No obstante esas alentadoras novedades —que elevaban el ánimo de los españoles—, de pronto comenzaron a llegar otras noticias... la mayoría, muy inquietantes. El 9 de agosto, el rey José I —tras su retirada desde Madrid—, había logrado entrar en Burgos. A finales de octubre, el mariscal francés Lefebvre derrotó al general Blake —jefe de la tropa nacional del norte—, que defendía la frontera española. Y, como si eso fuera poco, Napoleón Bonaparte, deseoso de tomar venganza por los reveses sufridos en tierras andaluzas, había formado un nuevo y formidable ejército. Ante esos graves reveses sufridos en la Península Ibérica, estaba a punto de iniciarse lo que el mundo entero esperaba, y a la vez temía: el encuentro terrestre decisivo entre las dos potencias enemigas: Francia e Inglaterra... y España en medio de ambas.

Y, junto a eso, la pavorosa confusión nacional.

En noviembre, ante la llegada a la Península del emperador francés —con más de doscientos cincuenta mil soldados (la mayoría, veteranos de Le Grande Armée)—, la situación se torno aun peor. Este formidable ejército arrasó con las huestes británicas, que operaban en Portugal al mando del general inglés John Moore, y también con la resistencia española. El treinta de ese mismo mes, en la batalla de Somosierra, los imperiales derrotaron al general San Juan. Tras esa victoria, en diciembre, ya libre de obstáculos, Napoleón Bonaparte —después de asumir en persona el mando de su tropa—, se dirigió de nuevo a la vulnerable capital española. Luego de un día y medio de intensos bombardeos, sus desprevenidos defensores acabaron por rendirse. De ese modo, el emperador de Francia, victorioso, entró en Madrid por capitulación. Seguido a eso, se instaló —con todo su ejército—, en la quinta El Olivar de Chamartin, perteneciente a los Duques del Infantado. Y, sin pérdida de tiempo, volvió a sentar de nuevo a su hermano José en el trono español. Al mismo tiempo que Napoleón ocupaba el centro de España, el general Saint-Cyr penetró en Gerona y se apoderó de Rosas, para luego marchar hacia Barcelona que, luego de socorrer a Duhesme — que aún se encontraba bloqueado en dicha ciudad—, tomó por asalto. Pese a las tantas derrotas y a la ocupación de casi toda España por parte de las fuerzas francesas, sus ciudadanos no se dieron por vencidos. De manera unánime, en todas las ciudades, pueblos y aldeas, comenzaron a salir numerosas bandas de hombres —sin distinción de clases—, armados hasta los dientes, dispuestos a plantar cara a los invasores, hasta más allá de sus posibilidades, con astutos, e insólitos ataques por sorpresa, además de sonados sabotajes y brillantes escaramuzas en una guerra de guerrillas, que de manera súbita comenzó a expandirse por toda la Península. En muy poco tiempo, este peculiar «ejército de bandoleros» —como los llamaba Napoleón—, consiguieron importantes logros.
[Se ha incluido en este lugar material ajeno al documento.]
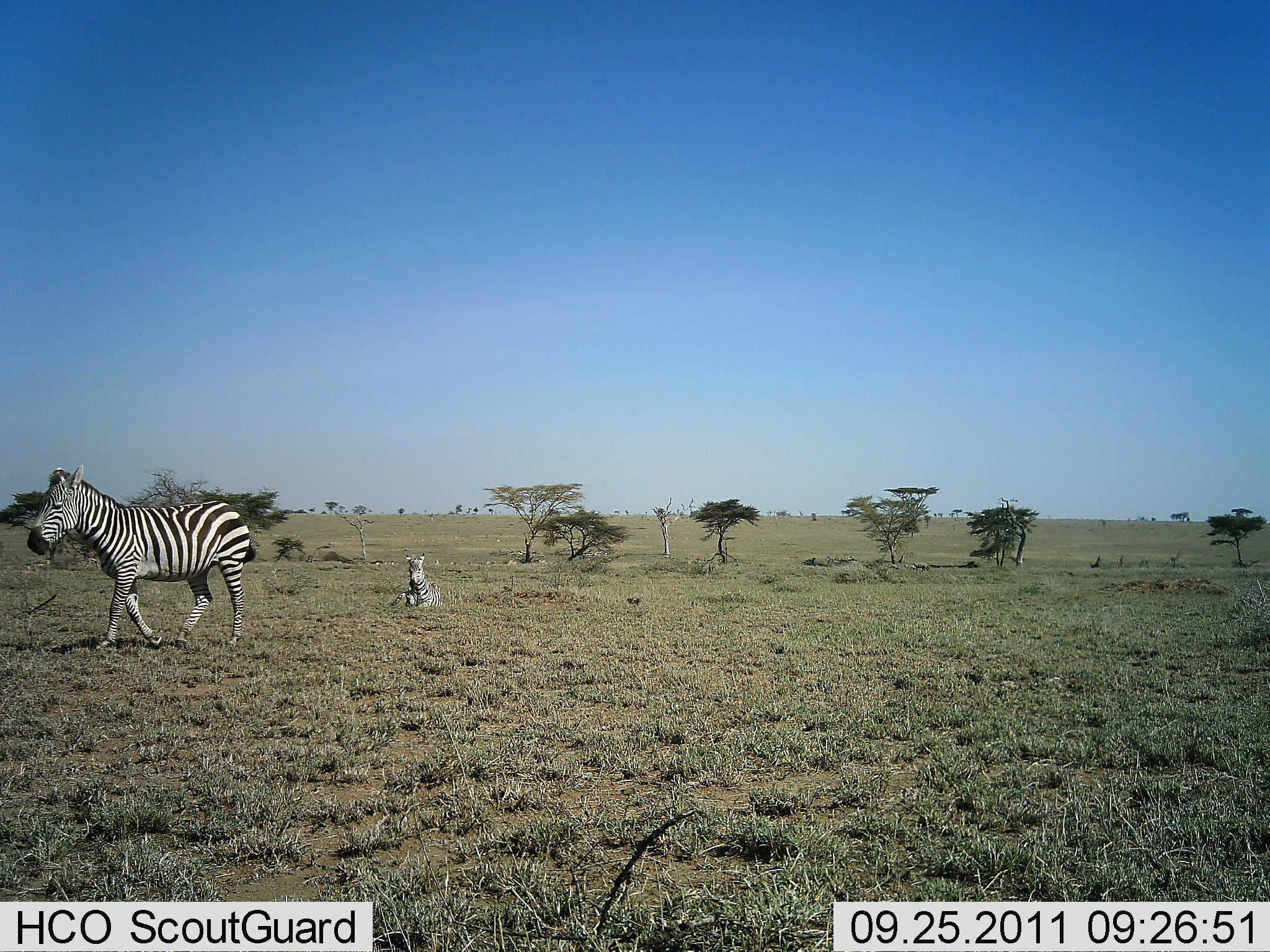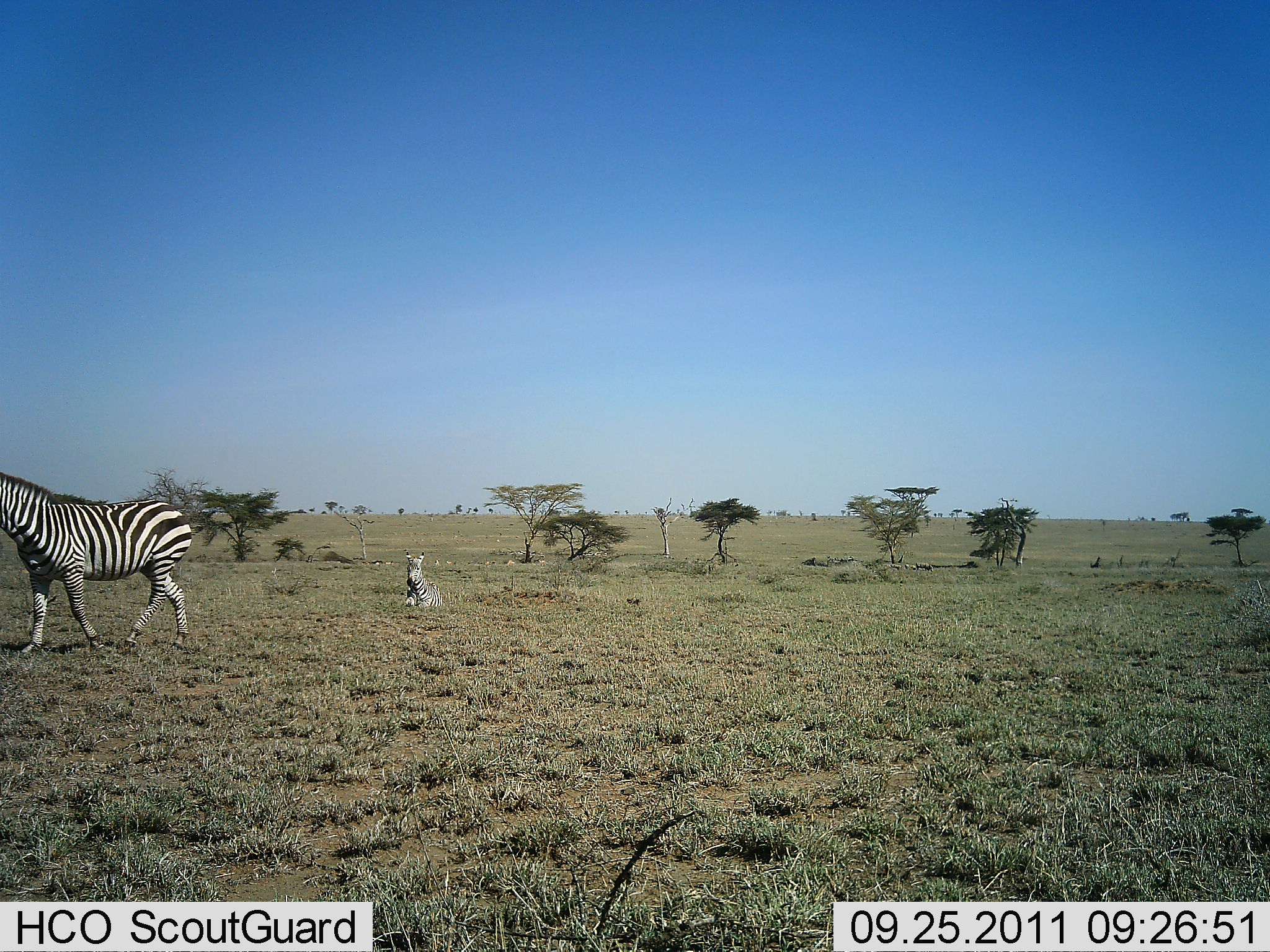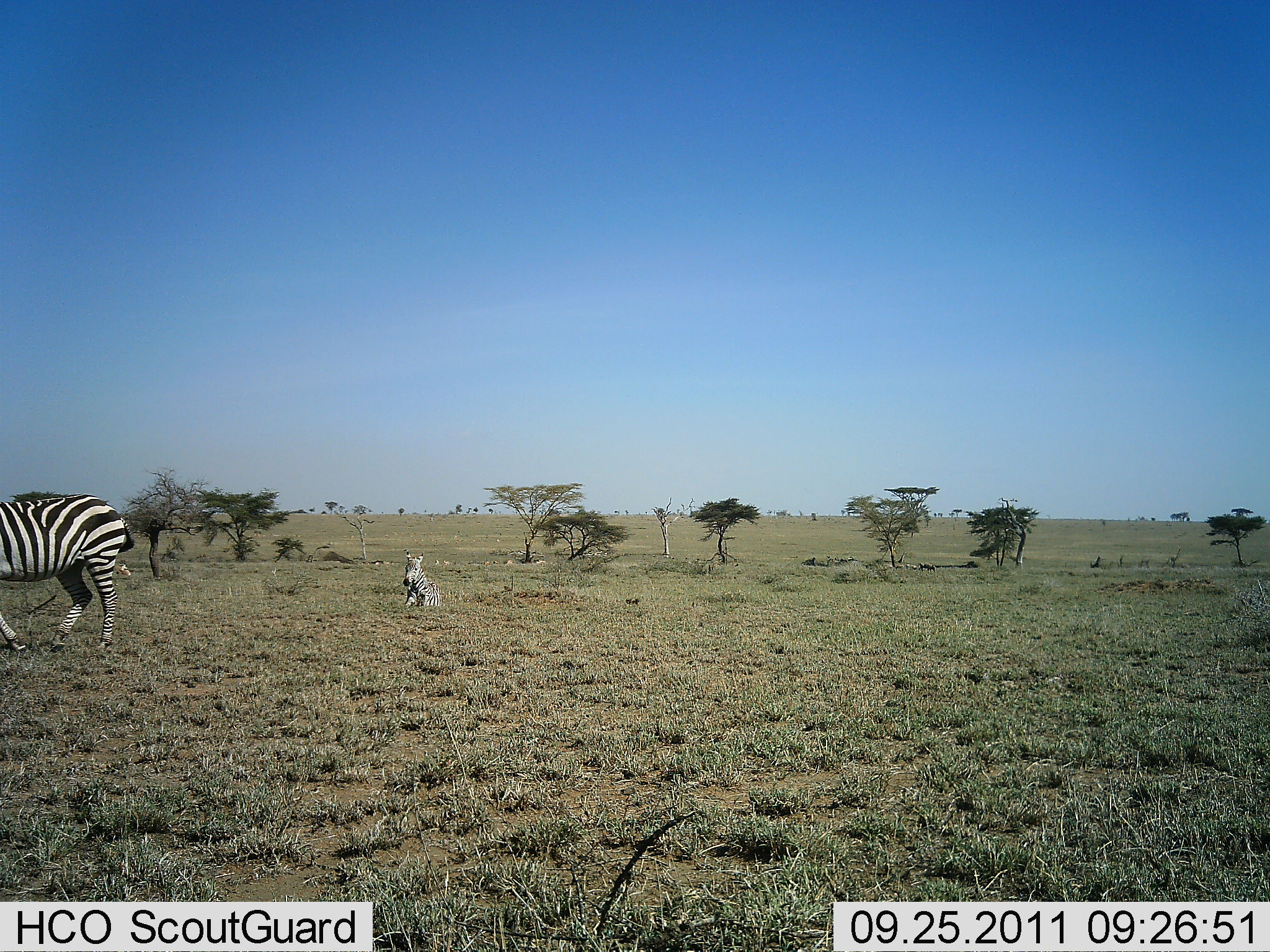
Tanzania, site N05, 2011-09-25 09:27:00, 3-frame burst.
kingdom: Animalia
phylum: Chordata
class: Mammalia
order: Perissodactyla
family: Equidae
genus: Equus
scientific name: Equus quagga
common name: plains zebra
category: zebra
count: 2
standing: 8%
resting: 83%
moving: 83%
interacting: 0%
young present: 42%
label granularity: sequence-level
Mientras tanto, en Cádiz, tras la batalla de Bailen, se preparaban para un seguro ataque de los galos, que bien podía ser por tierra o por mar. Miles de gaditanos —transformados en vecinos-soldados—, se incorporaron a la defensa de la ciudad. Aunque la antigua Gádir — bautizada así por los fenicios—, era una ciudad bien amurallada para defenderse ante los ataques por mar; en tierra firme carecía de fortificaciones y artillería necesarias con que hacer frente a una invasión completa. Así, se comenzó a reforzar el castillo-fuerte de Sancti Petri y el puente de Zuazo, además de construir nuevas murallas, principalmente en la Cortadura, donde trabajaron de sol a sol todos los gaditanos, sin importar su edad ni su clase social.